It is really hard, in a complex world, to provide the one word or one sentence answers we might like to. Animal Welfare is rich with this paradox and with answers that are Yes, No, and ten minutes long, all at once.
I just had a call with a shelter to discuss a new operations model they are considering. One of the committee members politely admonished that he was quite capable of processing one word or one sentence answers. And I love giving them, when it’s possible. But this committee member was asking questions about operations models that were akin to, “What is the meaning of life?” or “Does bleu cheese smell bad?”
Sometimes the answer is extremely complex and require a “Yes, but….” And the “but” requires a LOT of explaining. Sometimes the answer is dependent or qualified. “I like the smell of bleu cheese, but others do not, it’s a matter of taste.” It smell good or bad is too simplistic an answer.
Animal shelters have begun more effectively grappling with complex issues. For example, when I started over twenty years ago, the answer to whether pit bulls should be put up for adoption was a flat, “No”. One word answer, all day long. The false choice offered was that the only alternative to “no” was “yes”. In fact, this is the choice still offered by many on both sides of the answer.
Of course, the answer is, “It depends. It depends on the dog, the adopter, the family, the history, the community, the competence of the adoption technician….” That’s also the complex answer for whether Labradors or Chihuahuas should be adopted. It’s a gray, verbose world.
When asked, “Couldn’t we just apply management model X to the current operations instead of making an investment in future operations that are different,” My answer was both yes, no, and long, with multiple analogies. There we a lot of moving parts and when you are talking about millions of dollars and thousands of animals, a one word answer is the wrong answer to give.
I will admit that I also tend to answer what will or should be the next question while answering the first or answering the question that should have been asked. That can probably be annoying. But why waste time and language on an incomplete answer or an answer which doesn’t really move things along? We’ve got words, we should use them.

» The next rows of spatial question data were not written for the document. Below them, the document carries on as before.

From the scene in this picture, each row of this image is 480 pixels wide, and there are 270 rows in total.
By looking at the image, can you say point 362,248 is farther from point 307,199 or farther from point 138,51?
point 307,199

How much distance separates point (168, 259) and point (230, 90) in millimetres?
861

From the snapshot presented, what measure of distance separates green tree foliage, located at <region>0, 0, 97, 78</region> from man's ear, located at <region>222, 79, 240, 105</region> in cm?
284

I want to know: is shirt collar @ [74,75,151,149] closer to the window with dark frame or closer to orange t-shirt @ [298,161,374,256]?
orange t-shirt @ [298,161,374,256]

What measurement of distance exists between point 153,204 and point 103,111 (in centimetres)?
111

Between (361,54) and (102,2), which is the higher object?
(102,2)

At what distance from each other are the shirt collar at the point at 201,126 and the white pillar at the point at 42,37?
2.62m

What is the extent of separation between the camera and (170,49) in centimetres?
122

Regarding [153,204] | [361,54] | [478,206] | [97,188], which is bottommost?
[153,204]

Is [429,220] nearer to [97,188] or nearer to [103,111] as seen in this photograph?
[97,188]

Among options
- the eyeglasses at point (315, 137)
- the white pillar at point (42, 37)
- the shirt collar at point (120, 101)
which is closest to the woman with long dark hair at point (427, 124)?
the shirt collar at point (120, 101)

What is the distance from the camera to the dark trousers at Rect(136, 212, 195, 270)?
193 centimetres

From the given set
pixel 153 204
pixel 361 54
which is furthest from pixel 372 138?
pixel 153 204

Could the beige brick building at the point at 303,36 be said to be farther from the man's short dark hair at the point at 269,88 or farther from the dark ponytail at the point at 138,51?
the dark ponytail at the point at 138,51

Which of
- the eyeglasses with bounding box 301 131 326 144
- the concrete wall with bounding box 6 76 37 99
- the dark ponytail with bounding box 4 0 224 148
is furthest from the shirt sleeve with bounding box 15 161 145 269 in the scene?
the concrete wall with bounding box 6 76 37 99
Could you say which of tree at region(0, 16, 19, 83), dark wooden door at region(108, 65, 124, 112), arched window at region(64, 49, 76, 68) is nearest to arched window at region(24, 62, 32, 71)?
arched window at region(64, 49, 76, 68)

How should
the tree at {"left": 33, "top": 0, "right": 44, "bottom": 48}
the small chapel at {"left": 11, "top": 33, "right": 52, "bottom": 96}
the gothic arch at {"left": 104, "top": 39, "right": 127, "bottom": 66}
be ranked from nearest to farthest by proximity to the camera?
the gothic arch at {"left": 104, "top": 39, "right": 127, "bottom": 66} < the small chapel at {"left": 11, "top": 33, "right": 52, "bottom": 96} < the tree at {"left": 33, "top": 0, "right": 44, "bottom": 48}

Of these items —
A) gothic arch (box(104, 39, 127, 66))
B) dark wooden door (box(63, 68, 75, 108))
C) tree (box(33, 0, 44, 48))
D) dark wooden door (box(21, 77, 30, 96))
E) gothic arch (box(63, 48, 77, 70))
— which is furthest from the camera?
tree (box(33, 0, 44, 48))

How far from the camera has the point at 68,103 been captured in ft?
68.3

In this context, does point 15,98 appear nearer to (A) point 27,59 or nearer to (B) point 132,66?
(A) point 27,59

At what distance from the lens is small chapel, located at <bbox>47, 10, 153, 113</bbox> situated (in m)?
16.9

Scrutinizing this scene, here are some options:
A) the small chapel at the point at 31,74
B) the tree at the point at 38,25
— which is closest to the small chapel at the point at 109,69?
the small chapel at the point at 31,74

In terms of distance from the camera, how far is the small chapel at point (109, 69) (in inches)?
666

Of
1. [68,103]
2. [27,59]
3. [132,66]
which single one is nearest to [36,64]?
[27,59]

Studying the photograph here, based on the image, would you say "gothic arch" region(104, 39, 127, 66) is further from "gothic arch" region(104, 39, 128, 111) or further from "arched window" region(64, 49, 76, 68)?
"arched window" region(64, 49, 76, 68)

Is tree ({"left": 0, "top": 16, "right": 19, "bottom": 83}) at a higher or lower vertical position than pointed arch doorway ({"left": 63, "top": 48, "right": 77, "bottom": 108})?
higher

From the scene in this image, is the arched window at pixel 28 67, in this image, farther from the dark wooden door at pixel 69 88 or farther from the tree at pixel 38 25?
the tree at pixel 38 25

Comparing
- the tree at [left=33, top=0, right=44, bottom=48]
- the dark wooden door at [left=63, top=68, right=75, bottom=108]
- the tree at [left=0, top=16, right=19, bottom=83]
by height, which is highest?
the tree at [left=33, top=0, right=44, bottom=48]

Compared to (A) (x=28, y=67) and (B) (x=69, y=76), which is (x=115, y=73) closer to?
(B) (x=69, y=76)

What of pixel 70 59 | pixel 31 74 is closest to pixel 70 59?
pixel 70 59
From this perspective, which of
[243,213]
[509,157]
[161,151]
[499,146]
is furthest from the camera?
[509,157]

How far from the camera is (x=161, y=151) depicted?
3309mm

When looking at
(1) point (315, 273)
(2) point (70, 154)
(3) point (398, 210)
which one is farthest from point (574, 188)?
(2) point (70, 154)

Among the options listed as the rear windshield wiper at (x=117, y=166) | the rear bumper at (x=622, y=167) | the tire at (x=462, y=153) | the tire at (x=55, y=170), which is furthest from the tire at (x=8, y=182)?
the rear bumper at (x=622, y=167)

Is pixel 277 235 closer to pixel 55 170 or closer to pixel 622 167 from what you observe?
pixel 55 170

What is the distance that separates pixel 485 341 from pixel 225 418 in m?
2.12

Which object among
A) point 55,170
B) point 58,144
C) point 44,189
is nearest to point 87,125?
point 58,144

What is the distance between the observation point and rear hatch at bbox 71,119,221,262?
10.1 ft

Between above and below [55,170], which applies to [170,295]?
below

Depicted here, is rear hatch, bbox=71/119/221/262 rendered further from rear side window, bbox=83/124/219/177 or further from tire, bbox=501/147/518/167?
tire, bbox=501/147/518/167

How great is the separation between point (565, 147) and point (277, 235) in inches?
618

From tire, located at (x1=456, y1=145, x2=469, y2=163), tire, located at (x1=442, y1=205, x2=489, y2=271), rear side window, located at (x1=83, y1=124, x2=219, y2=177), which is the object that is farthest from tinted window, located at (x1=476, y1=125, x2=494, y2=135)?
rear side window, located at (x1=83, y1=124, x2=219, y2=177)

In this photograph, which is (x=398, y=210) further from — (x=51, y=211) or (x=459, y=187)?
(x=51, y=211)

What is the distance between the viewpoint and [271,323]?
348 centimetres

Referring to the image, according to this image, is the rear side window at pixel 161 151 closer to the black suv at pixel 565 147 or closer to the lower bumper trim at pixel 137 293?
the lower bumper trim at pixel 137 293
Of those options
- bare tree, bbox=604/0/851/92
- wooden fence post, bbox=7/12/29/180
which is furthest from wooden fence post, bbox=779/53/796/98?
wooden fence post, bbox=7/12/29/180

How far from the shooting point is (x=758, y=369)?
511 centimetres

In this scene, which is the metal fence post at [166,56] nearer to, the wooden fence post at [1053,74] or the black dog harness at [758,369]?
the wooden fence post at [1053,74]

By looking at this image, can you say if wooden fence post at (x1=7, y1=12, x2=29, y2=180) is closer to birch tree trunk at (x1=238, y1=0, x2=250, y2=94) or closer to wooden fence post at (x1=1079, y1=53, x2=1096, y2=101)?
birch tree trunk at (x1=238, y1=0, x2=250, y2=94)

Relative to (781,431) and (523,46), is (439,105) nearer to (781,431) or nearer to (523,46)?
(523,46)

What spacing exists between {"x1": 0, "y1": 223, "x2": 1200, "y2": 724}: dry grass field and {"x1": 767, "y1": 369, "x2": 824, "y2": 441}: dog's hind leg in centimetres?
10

When someone asks, “Is that Pit Bull up for adoption?” I’m going to continue to answer the question they are really asking: “Can I adopt this Pit Bull?” Well, that might be a completely different answer.
And when someone asks me if I can distill complex, highly variable outcomes based on diverse inputs and expectations, I’m going to give them the long answer it deserves. Unless I give them the short answer it deserves. No. I can’t do that.
But if you want the long and correct answer, listen carefully, and try to keep up. Because I’m quite capable of processing and transmitting complex and comprehensive ones.